/ 7 July 2000

Time to debunk myths

Cedric Mayson

Spirit Level

Myths fool thousands and religious myths fool millions. The old apartheid myths of the communist onslaught with reds under the beds and black cut-throats in the ikhaya are dead, but there are plenty of others around.

Most countries acclaim democracy as a good method of achieving a government which represents the desires of the people. But our opposition has now invented the incredible myth that if a huge majority favours one party, democracy becomes undemocratic. It is necessary to oppose the government “to save democracy”. This myth means: “Our hands itch to hold power but we shall never get it by democratic means.”

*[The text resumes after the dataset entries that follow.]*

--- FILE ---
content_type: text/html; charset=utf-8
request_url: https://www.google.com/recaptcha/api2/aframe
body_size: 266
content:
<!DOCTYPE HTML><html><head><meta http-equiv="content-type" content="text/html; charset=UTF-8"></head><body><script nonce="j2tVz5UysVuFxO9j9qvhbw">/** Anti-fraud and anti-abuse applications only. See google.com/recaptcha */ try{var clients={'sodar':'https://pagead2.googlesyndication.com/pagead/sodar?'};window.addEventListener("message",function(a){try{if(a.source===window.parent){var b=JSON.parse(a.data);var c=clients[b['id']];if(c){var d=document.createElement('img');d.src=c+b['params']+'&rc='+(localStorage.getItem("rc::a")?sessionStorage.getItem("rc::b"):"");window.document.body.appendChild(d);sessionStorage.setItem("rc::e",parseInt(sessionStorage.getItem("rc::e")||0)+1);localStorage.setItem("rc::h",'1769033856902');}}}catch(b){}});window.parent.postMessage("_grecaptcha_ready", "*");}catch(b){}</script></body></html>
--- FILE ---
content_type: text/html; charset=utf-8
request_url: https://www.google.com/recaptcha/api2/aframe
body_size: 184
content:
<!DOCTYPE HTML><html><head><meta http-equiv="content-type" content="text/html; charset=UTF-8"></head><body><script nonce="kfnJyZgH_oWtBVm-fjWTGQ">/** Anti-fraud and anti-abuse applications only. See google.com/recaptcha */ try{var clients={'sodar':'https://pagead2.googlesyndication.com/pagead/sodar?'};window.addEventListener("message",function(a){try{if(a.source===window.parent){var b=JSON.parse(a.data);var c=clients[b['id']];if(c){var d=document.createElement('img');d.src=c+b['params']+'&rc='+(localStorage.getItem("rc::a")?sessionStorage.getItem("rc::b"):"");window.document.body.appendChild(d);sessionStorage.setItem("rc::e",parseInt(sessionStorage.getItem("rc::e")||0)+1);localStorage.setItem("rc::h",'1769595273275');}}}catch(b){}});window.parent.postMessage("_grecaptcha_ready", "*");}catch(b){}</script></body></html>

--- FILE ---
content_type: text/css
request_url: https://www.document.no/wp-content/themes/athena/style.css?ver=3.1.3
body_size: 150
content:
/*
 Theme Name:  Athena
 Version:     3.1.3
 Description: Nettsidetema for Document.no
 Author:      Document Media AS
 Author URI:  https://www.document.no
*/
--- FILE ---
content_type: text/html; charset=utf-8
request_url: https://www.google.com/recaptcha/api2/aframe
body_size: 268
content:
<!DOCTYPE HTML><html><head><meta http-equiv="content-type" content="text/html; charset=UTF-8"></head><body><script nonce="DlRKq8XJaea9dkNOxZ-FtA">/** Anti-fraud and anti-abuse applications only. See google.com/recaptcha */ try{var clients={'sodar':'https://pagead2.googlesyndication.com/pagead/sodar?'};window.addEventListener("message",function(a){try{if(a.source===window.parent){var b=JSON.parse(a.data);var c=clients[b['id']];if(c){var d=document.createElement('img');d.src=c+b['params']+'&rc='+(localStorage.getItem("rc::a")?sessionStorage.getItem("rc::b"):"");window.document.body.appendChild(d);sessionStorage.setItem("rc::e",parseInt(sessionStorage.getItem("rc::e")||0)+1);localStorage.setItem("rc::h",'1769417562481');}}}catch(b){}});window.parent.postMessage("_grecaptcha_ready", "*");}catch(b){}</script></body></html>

Racism is out in these new South Africa days, but it is preserved by a host of myths. “Of course, I’m not a racist, darling, but we do have certain standards, don’t we!”; “It’s not racism – it’s just that we’re a different class, you see.”; “Actually, I still love the native”; “What can you expect from a whitey?”

Racism is justified in the workplace by myths about “having competent abilities” and “being over-qualified”. It is a myth to imagine that “reconciliation” can be achieved round a table in a conference or a boardroom if it does not happen round the supper table too. Racism is ousted by friends in other races.

Some religions speak of “preserving family values” which sounds good if you have a valuable family. But it is often a myth to conceal a culture demanding submission to parental or cultural domination. The essence of the freedom won in 1994 was a culture of responsibility to make our own decisions, not a culture of domination. But heads of families, churches and businesses find that empowering people to be responsible for themselves is too threatening. “Family values” usually means telling the brats, the women, the poor and the sinners to do what they’re told.

Professor Harvey Cox of Harvard writes about the myth of the market that has become God. The market is the guiding principle of the world, and everyone must have faith in the market or be condemned to utter darkness.

“Trust me,” says the market god while imposing deadly restrictions on the poor. “It may hurt a bit but it will all come right in the end.” Like hell, it will.

The market is omnipotent and has turned everything into a commodity with a price tag. The market is omniscient, knowing all the answers and dispensing grace through its priests, the financial experts. The market is omnipresent, moving into every area of life, the God in whom we live and move and have our being. Come, bow down and worship the golden idol! The problem with this myth is that the market god is dead, and like a veld fire will suddenly collapse in a heap of greying ashes when it has nothing left to consume.

The greatest myth is the whopper propagated by fundamentalist Christians who say that “Christ was God, and he died to save you from your sins.” This has nothing to do with the teaching of Jesus of Nazareth, who did not claim to be God, or to save people from their sins.

The myth began when early preachers like Peter, Paul and John sought to interpret Jesus in the thought forms of Jewish and Roman-Greek hearers. Carried into other contexts among people who did not believe in blood-sacrifice this teaching was twisted into outrageous and misleading myths by succeeding generations, and these still infect many churches today like a spiritual cancer.

The claim that it is “fundamental” to scriptural teaching is simply ignorance: it was all post-Jesus. The notion of original sin came from Augustine of Hippo about AD 400. Jesus knew nothing about the Trinity: it was 300 years later that Athanasius put that one together.

The myth that Jesus died to placate the demands of a God who wanted the satisfaction of seeing our sins punished comes from the culture of the Middle Ages and depends on Anselm, William the Conqueror’s Archbishop of Canterbury. But mere facts never fazed the fundis who make a packet from this sort of racket.

Modern evangelists, waving their floppy Bibles and whipping texts out of context like salesmen with samples, mesmerised by their own emotional ecstasies, convey the notion that the only way to avoid going to hell when you die is to “come to Jesus” by joining their church. Allelujah, brother, and pass the collection plate. This myth is non-Jesus, non-sense, and heretical.

Myths are bunk and leave junk in the head. They capture your mind like witchcraft and have to be dispelled. Mockery is more help than argument for “the Devil cannot abide to be mocked”.

What can un-fool you? The best remedy seems to be a small friendly group, maybe in someone’s house, where anyone is welcomed into a caring atmosphere which encourages people to stand on their own feet, share their stories, fears and dreams, and in that generous empowering find a new spirit in their relationships. You may or may not call that spirit God – but it’s no myth. It’s real. Fun, too.